サビで繰り返されるこの言葉からは強い覚悟が伝わってきました。今作ではアルバム全体を通して「始まりと終わり」や「ここにいる意味」を繰り返し問うているように感じ、この曲にもその一端が現れているように思えます。

きらきらひかる

浮遊感の漂うトラックと歌詞、突然差し込まれ繰り返される「享受して」というスクリームを含め、不穏さの漂う異色の一曲です。個人的にはこのアルバムの中では最も女性性を感じる曲でした。swancryの説明をするとき「女声ボーカルによる叙情ハードコアをベースにしたプロジェクト」という説明をつい多用してしまうのですが、そのジャンルにとらわれず、現状のswancryにしかできない表現の幅を見せてくれる楽曲です。

冬をやさしくなぜて
憂鬱はきらきらひかる

「憂鬱」が「ひかる」と捉えらえる感性、ヤバくないですか?今回アルバムになったことで歌詞カードを見ることができ、読めば読むほどhikageさんの歌詞に惹きつけられています。

冬の亡霊

何度も、どうしてもこの曲をリピートしてしまうのは、静謐な導入から壮大なクライマックスに至る展開に心を奪われたうえで、何より歌詞が本当に凄いからです。湧き上がる「君」への惜別、それが冬を重ねるたびに薄れていく切なさと、それでも変わらない思いが、痛切なシャウトに載せてあふれ出すところを繰り返し聴き、その度に感動しています。

抱きしめる
記憶を 思いを
刻むように

だらしなく
窓辺で寝そべる
背骨の形も温度も
くせっ毛な髪も匂いも

一発目に「背骨の形」が来るのが本当に衝撃でした。どれも近づかないとわからないものばかりで、「君」がそばにいて、もういないことがはっきりと分かる、分からされるのがとても辛く、それでも当事者ではないからどのくらい辛いか分からない、という点で何度聴いても聴き足りないです。

Birth

誕生、というタイトルの曲をアルバムの最後に持ってくる構成にまず唸らされました。前述のとおりアルバム全体を通じて描かれてきた始まりと終わり、生と死について、その集大成となる曲のように感じています。

ねえ、白鳥は死ぬ間際に
一番美しく鳴くんだって

プロジェクト名の由来に言及しているこの曲こそswancryのアンセムなのかな、と勝手に感じています。「最高の産声を」(ここのスクリームの仕方マジで最高なので絶対聴いてください)に代表される、復活と始まりを強く感じる言葉が次々と現れる歌、緩急の激しい演奏とドラマティックな展開はライブで初めて見た時からずっと心の中に残っています。

望まないのなら
それでいいの
でも望むなら
どこへだって行くよ
歌は旅を続ける
今日も
君に会いに行くよ

優しい言葉の裏に強い覚悟を感じる歌詞に、swancryに惹かれる理由が詰まっているように感じます。最後の一秒まで気迫の漲ったこの曲で、アルバム「幾つもの祈りへ」は幕を閉じます。

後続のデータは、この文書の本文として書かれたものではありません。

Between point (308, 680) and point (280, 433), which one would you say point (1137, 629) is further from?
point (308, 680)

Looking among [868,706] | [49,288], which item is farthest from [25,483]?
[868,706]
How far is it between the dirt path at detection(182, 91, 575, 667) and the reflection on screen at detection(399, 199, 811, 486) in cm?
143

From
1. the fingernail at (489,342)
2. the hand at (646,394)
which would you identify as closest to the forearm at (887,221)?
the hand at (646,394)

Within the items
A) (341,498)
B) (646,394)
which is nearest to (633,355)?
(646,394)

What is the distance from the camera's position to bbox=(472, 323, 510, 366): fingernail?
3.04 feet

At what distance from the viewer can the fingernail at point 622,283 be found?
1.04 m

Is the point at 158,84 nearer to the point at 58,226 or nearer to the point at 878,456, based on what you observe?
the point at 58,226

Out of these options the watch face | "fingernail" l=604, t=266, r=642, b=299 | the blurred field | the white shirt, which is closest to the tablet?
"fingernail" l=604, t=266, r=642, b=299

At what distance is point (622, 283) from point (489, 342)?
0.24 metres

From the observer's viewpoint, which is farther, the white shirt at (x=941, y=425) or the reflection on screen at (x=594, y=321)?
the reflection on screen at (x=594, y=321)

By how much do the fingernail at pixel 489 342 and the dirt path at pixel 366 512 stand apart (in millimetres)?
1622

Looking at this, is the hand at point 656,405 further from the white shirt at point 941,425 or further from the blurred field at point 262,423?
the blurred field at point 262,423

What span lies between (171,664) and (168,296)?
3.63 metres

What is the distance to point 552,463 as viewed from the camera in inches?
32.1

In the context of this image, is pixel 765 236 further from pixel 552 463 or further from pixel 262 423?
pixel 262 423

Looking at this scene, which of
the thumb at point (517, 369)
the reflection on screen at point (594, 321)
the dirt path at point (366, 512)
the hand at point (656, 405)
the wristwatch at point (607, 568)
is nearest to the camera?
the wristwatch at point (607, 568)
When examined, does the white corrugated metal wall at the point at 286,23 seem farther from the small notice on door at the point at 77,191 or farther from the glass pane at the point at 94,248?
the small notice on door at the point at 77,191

叙情ハードコア、激情ハードコア、skramzの魅力はある種の不安定さにあると思っていて、それは円熟とは真逆の概念だと考えています。現在のswancryは衝動と技巧が絶妙なバランスを保っていて、ライブに行く度、曲を聴くたびに驚きと発見があります。今この瞬間が記録されているという点で、「幾つもの祈りへ」はとても貴重なアルバムだと思います。素晴らしい作品をリリースしていただいて誠にありがとうございます。